Set exercise A
In the rowing machine text, what connects the limited slip differential to the flywheel?

Supplied text
In other embodiments of the present invention, magnetic clutches with fluid couplings or torque converters may be used to provide the same functionality as the magnetic particle clutch.

An embodiment of the present invention may include planetary gearboxes 12 to reduce the torque and increase the speed of rotation of the horizontal shafts driven by each oar handle. This may enable smaller magnetic clutches to be used.

A limited slip differential (such as a “Torsen” differential) 11 combines the torque from two oar handles when a rower is simulating sculling. When a rower is simulating “sweep oar” rowing, with a single oar handle, the differential allows all of the torque from this oar handle (apart from negligible frictional losses) to be transmitted to the flywheel.

A chain drive 18 connects the limited slip differential to the flywheel.

An embodiment of the invention includes a device (such as an additional MEMS gyroscope) to measure the velocity of the sliding seat. Consequently, it is possible to identify when a rower is pulling with their arms before they have finished pushing with their legs (a sign of poor rowing technique) by comparing the seat velocity to the angular velocity of the rowlock.

Set exercise B
Rewrite the lines of the records as a Markdown table with the columns n and Line, covering only the stretch from the line containing "Can x1=0, y1=252, x2=97, y2=292: windshield" through the last line of the records and omitting blank lines.

Listed records
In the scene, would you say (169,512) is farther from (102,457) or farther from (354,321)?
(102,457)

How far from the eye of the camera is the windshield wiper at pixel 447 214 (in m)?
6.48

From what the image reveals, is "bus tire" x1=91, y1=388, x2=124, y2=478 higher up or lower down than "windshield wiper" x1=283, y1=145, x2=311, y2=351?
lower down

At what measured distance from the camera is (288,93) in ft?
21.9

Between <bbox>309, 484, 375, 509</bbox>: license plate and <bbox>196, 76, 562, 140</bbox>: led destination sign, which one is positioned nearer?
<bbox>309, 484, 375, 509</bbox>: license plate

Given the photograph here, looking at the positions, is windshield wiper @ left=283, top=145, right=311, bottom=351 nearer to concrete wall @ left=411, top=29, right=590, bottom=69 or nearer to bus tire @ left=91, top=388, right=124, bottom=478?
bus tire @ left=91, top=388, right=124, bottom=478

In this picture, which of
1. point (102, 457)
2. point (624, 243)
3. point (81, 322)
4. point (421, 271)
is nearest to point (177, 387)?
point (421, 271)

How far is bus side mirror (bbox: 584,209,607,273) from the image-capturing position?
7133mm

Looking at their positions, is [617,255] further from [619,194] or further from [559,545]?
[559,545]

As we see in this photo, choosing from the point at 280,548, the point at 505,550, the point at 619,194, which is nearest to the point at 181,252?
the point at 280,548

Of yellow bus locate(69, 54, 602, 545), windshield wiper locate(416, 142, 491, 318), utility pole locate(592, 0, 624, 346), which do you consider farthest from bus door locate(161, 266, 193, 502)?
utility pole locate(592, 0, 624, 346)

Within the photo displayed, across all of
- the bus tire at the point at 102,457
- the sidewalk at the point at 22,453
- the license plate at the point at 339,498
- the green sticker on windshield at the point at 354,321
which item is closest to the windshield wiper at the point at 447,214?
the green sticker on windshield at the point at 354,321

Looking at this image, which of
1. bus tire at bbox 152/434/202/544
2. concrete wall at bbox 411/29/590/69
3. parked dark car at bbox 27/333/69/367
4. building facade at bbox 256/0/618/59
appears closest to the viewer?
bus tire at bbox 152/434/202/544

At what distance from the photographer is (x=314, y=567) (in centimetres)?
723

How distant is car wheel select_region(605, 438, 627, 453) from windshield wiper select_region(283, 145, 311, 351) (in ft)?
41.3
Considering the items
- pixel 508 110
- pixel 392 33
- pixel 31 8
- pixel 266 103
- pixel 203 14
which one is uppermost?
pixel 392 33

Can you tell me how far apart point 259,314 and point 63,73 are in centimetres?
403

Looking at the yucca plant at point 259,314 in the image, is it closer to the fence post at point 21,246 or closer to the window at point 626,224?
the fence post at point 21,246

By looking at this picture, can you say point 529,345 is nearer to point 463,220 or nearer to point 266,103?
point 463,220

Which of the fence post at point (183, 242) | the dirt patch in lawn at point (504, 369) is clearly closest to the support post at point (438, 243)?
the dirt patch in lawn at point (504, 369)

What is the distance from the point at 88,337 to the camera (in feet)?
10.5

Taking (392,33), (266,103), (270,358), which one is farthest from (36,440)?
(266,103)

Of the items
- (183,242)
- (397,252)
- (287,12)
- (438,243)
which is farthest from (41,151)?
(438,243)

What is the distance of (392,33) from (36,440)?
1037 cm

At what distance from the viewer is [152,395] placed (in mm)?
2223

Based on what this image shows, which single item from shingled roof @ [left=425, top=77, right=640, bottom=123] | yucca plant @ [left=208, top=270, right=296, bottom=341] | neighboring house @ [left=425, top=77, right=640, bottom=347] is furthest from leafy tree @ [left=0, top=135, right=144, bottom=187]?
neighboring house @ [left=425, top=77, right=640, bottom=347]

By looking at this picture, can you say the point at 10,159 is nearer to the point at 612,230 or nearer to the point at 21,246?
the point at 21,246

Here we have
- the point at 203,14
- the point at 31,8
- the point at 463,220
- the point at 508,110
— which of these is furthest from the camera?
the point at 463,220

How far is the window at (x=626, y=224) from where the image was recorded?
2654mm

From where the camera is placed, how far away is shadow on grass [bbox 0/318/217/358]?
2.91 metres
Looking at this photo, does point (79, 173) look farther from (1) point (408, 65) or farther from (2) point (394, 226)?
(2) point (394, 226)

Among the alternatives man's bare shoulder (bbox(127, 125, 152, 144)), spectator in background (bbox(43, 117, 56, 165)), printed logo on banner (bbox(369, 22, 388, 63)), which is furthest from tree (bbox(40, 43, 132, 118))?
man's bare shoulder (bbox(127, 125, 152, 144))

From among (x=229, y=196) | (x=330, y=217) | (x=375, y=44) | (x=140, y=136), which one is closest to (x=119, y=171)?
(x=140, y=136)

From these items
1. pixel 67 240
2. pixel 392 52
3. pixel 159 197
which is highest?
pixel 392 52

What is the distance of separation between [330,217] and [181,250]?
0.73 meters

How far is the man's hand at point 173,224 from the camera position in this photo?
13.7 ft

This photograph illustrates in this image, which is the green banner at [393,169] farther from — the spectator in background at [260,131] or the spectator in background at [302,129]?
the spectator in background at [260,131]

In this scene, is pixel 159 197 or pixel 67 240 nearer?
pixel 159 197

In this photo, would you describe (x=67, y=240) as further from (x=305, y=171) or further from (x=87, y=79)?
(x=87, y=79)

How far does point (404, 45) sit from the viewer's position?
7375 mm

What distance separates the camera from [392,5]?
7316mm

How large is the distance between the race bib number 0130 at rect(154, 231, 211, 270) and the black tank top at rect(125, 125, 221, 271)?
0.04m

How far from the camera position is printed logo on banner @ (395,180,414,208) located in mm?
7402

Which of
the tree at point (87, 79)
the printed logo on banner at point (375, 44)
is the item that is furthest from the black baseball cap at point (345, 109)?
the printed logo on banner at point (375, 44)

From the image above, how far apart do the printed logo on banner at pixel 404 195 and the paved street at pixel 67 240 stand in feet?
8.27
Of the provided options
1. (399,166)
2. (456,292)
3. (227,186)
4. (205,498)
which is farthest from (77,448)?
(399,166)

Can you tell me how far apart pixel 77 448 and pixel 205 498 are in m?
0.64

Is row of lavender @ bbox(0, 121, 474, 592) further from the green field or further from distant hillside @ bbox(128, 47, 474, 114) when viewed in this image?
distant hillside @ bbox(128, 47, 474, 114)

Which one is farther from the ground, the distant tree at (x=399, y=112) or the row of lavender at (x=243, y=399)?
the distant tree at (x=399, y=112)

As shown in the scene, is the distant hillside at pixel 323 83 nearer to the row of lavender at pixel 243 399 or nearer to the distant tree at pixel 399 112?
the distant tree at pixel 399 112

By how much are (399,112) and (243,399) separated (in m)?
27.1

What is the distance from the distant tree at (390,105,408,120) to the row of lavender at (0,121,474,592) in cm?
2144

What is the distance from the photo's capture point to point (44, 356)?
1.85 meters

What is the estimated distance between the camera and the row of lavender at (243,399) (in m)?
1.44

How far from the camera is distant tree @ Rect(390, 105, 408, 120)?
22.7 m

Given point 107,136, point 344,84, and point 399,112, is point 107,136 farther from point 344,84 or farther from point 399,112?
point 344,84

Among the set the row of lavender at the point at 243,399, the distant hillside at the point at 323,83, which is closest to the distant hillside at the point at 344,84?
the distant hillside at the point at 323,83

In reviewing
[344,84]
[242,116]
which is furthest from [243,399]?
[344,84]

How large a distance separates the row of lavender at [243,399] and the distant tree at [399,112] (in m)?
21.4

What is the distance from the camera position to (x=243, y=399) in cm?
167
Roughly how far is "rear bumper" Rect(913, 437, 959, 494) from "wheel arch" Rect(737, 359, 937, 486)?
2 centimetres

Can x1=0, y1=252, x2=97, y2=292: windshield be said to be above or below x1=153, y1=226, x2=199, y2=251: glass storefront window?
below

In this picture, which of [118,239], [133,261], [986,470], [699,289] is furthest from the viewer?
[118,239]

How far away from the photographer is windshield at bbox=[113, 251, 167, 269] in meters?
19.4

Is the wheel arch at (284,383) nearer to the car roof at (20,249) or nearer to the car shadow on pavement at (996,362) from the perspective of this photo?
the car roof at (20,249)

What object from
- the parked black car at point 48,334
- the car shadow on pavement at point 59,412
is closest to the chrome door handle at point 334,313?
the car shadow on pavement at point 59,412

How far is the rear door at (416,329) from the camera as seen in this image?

Complete output A
A chain drive connects it.

Complete output B
| n | Line |
|---|---|
| 1 | Can x1=0, y1=252, x2=97, y2=292: windshield be said to be above or below x1=153, y1=226, x2=199, y2=251: glass storefront window? |
| 2 | below |
| 3 | In this picture, which of [118,239], [133,261], [986,470], [699,289] is furthest from the viewer? |
| 4 | [118,239] |
| 5 | How far away from the photographer is windshield at bbox=[113, 251, 167, 269] in meters? |
| 6 | 19.4 |
| 7 | Is the wheel arch at (284,383) nearer to the car roof at (20,249) or nearer to the car shadow on pavement at (996,362) from the perspective of this photo? |
| 8 | the car roof at (20,249) |
| 9 | What object from |
| 10 | - the parked black car at point 48,334 |
| 11 | - the car shadow on pavement at point 59,412 |
| 12 | is closest to the chrome door handle at point 334,313? |
| 13 | the car shadow on pavement at point 59,412 |
| 14 | How far is the rear door at (416,329) from the camera as seen in this image? |